We quantized 400B+ parameter MoE models on a 512 GB Mac Studio using MLX. Along the way, we found a data corruption bug, a dtype footgun, and a GPU timeout trap.
Introduction
Apple's MLX framework is remarkably capable for running large language models on Apple Silicon. The unified memory architecture means a 512 GB Mac Studio can load models that would require multi-GPU setups on NVIDIA hardware. But when you push MLX to its limits — quantizing and post-processing models with 400 billion parameters and bfloat16 weights — you encounter edge cases that aren't in any documentation.
This article documents four engineering pitfalls we encountered during the ExpertQuant project, along with concrete workarounds and code examples. Each issue cost us hours of debugging and gigabytes of wasted computation. We hope this saves you the same.

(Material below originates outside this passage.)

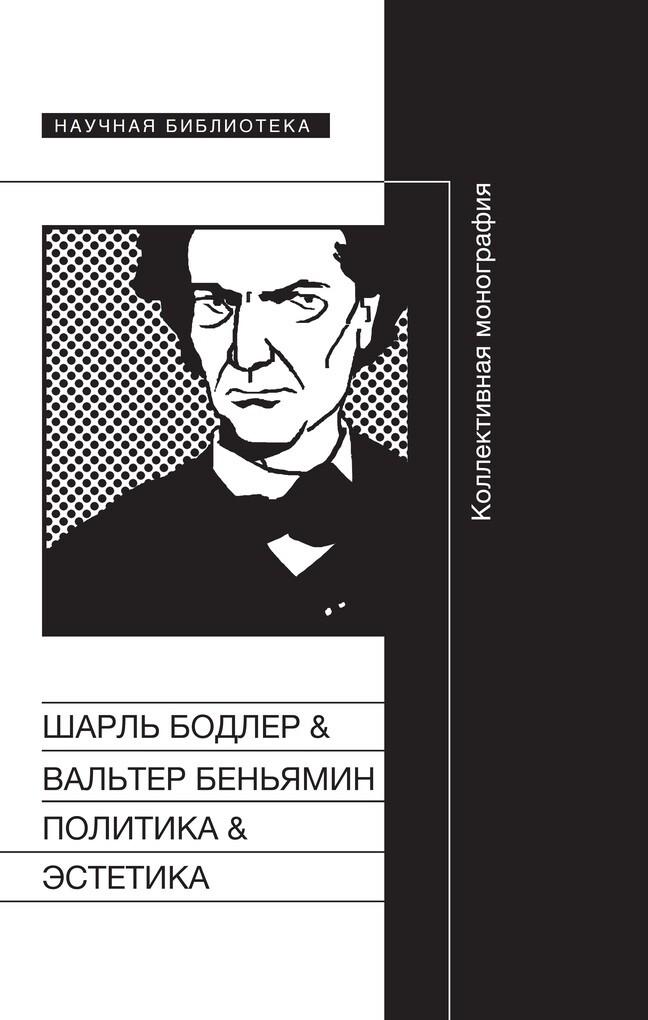SHarl´ Bodler & Val´ter Ben´yamin: Politika & EHstetika als eBook von Sergej Fokin - New Literary Observer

Bug 1: mx.save_safetensors Corrupts bfloat16 Data
Severity: Critical. Causes complete model collapse.
The Symptom
After quantizing Qwen3.5-397B and post-processing the gate weights (setting pruned expert rows to -1e9), the model produced garbage output:
User: What is 2+2?
Model: !!!!!!!!!!!!!!!!!!!!!!!!!!!!!!
The model had collapsed completely. Every response was either random tokens or repeated punctuation.
The Investigation
We spent hours ruling out causes:
- Verified gate masking was correct (5,562 experts masked, correct layer assignments) ✓
- Verified quantization config had correct per-module overrides (351 overrides) ✓
- Compared configs with baseline model ✓
- Reconverted with bfloat16 instead of float16 — still collapsed ✗
The breakthrough came from testing without post-processing: we converted the model, skipped the gate weight masking step entirely, and the model worked perfectly. 15/15 collapse tests passed.
The Root Cause
The post-processing code was loading each safetensors shard with mx.load, modifying the gate weights, and saving with mx.save_safetensors:
# THIS CORRUPTS DATA:
tensors = mx.load(str(shard_file))
tensors[gate_key][expert_idx, :] = mx.array(-1e9)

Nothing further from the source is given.